» CONSEGNA
Riscrivi il passo dell'estratto sulla restituzione dei corpi degli ostaggi che si apre con le parole contenenti "La rabbia per" e si chiude con "Hamas e Israele.", sostituendo "trattative" con "consultazioni".

=== ESTRATTO DELLA FONTE ===

Media e politici israeliani hanno avuto gioco facile a ribadire che non ci sarà pace per Tel Aviv finché Hamas resterà attiva, da cui la rinnovata pressione per eradicare completamente dalla Striscia la milizia islamica. Minacce che hanno trovato eco in America, in primis nel presidente Trump, e che hanno fatto temere che i fragili negoziati collassassero.
Spinta rafforzata dall’esame autoptico dei corpi degli ostaggi restituiti, perché uno di essi, quello di Shiri Bibas, madre dei due bambini, non sarebbe stato riconsegnato: la bara, infatti, avrebbe contenuto il corpo di una donna palestinese.
La sostituzione del cadavere di Shiri era più ben pericolosa della rabbia suscitata dalla cerimonia che ha accompagnato la consegna dei corpi, perché violava i patti tra Hamas e Tel Aviv, come ha subito evidenziato Netanyahu minacciando sfracelli.
L’ondata di indignazione che da Israele si è riverberata sui media mainstream d’Occidente è stata rinfocolata dalla notizia che i figli di Shiri, Kfir e Ariel, sarebbero stati uccisi a mani nude dai loro carcerieri.
La rabbia per l’accaduto sembrava dover travolgere il processo di pace in corso, ma la pronta consegna del corpo di Shiri da parte di Hamas sembra che abbia salvato le trattative.
Hamas, infatti, ha ammesso l’errore, causato dalla difficoltà di rinvenire tra le macerie le spoglie dell’ostaggio, e ha riparato (l’errore, però, resta indicativo della tragedia che si è consumata a Gaza, dove sotto le macerie giacciono i poveri resti insepolti di decine di migliaia di palestinesi). Negoziati, quindi, salvi, tanto che oggi si è registrato a un ulteriore scambio di ostaggi tra Hamas e Israele.

=== DATI FORNITI ===

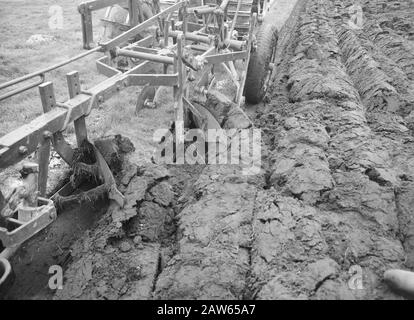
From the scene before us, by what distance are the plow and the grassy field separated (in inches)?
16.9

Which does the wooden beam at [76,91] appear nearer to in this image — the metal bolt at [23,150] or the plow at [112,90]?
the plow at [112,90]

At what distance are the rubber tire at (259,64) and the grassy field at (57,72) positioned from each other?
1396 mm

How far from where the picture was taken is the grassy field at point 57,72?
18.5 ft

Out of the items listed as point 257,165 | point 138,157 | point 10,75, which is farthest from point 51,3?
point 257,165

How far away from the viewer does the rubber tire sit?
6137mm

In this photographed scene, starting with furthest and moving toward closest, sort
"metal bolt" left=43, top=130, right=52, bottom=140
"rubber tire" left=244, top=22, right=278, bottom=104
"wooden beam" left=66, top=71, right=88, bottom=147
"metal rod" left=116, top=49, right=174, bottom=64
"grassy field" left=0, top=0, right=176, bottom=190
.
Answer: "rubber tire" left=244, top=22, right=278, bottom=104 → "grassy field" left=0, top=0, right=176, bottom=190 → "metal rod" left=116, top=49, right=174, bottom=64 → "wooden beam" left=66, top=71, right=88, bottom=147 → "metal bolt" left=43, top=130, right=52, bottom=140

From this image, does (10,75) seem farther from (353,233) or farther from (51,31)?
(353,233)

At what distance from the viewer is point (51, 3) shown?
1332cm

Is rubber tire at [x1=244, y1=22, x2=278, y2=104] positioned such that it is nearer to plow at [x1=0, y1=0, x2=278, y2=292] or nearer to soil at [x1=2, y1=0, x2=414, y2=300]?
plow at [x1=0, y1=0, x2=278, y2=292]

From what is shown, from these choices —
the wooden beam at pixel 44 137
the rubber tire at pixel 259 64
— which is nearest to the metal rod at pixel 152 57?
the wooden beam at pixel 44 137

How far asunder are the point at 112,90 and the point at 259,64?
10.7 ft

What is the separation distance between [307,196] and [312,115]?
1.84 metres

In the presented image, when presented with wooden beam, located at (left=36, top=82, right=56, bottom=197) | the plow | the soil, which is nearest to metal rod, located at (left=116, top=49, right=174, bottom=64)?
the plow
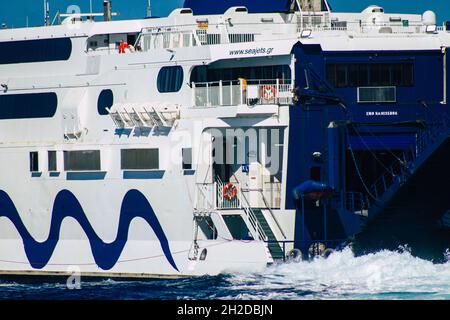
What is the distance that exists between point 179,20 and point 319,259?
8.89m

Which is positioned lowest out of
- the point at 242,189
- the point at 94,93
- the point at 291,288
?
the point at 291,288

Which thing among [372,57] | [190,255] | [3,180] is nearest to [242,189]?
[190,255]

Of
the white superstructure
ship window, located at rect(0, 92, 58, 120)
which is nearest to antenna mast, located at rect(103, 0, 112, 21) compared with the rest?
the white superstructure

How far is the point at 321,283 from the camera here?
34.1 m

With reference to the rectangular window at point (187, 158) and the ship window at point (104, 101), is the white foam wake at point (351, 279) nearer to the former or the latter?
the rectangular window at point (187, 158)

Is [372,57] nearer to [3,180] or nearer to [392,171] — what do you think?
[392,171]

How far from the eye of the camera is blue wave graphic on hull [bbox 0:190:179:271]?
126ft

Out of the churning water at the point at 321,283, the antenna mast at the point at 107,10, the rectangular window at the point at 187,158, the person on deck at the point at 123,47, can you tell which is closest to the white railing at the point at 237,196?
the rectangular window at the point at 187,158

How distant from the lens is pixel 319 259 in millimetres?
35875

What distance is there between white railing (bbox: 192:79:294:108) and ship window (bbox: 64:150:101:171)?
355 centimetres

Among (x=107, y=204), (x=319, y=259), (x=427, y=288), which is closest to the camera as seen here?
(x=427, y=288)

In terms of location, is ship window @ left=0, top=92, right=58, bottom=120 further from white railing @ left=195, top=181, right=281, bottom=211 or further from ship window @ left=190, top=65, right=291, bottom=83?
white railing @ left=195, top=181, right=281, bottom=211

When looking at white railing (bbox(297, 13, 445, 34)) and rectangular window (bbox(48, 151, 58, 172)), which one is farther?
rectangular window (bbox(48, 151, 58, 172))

===

» RISPOSTA
La rabbia per l’accaduto sembrava dover travolgere il processo di pace in corso, ma la pronta consegna del corpo di Shiri da parte di Hamas sembra che abbia salvato le consultazioni.
Hamas, infatti, ha ammesso l’errore, causato dalla difficoltà di rinvenire tra le macerie le spoglie dell’ostaggio, e ha riparato (l’errore, però, resta indicativo della tragedia che si è consumata a Gaza, dove sotto le macerie giacciono i poveri resti insepolti di decine di migliaia di palestinesi). Negoziati, quindi, salvi, tanto che oggi si è registrato a un ulteriore scambio di ostaggi tra Hamas e Israele.